You could definitely automate one with a Rasberry Pi or something similar. However…

Another option might even be LittleBits. They have an IFTTT channel and an automated pet feeder.

This wouldn’t be z-wave or directly connected to SmartThings, but for something like feeding fish, it should definitely suffice. You can go through ST and use something like CoRE to trigger a virtual switch on at a certain day and time. That virtual switch coming on could be the IFTTT Trigger and feeding the pet via LittleBits could be the IFTTT Action.

Thanks Brian.
Something to look into.

I like littlebits a lot for kids to teach them about electronics, and sometimes they can be used for practical projects as well, but be aware that if you want to use the IFT TT channel you have to buy a $60 “cloud bit” for each device that you want to have connect to the Internet. So while the individual sensors are often quite inexpensive, adding 60 bucks to each one device can significantly raise the cost.

2 Likes

Oooh I like this littlebits thing. I have my aquarium filters on a zwave strip already so this will work great. Turn off filter for 10 mins, feed fish, resume filtering!

I have to read up on it now and see if I can actually build something.

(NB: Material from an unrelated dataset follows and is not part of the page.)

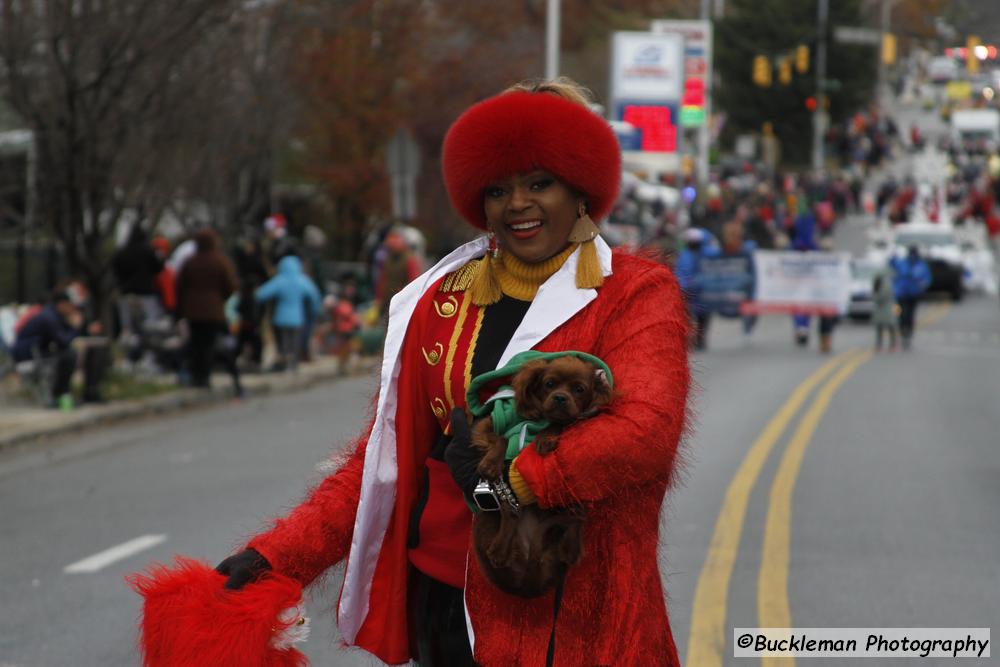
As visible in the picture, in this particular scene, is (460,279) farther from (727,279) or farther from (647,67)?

Edit: Oh wow, this could get expensive.

1 Like

If all you want is a tilt device or a lid pops open you can just build an actuator of pretty much any kind and plug it into a pocket socket.

But personally, I wouldn’t trust SmartThings to be reliable enough for an aquarium feeder.

You can get a nonnetworked Klaren for under 20 bucks and have a lot more confidence. :sunglasses:

@eibyer I totally agree with @JDRoberts dont hook your fish up to Smartthings you will live to regret it. ST lost my patronage a while ago now, i loved how easy the platform was to develop for, but the continuous 1 step forward two steps back has just killed my passion for the product and the reliability is just not there at all in any shape or form.

just because you can hook these things upto ST doesnt mean you should…i absolutely get why you want to, i went round my house hooking loads of things up. but it will just cause you grief and time, HA with ST does not make your life better or easier… it just wastes it for you…and your money too.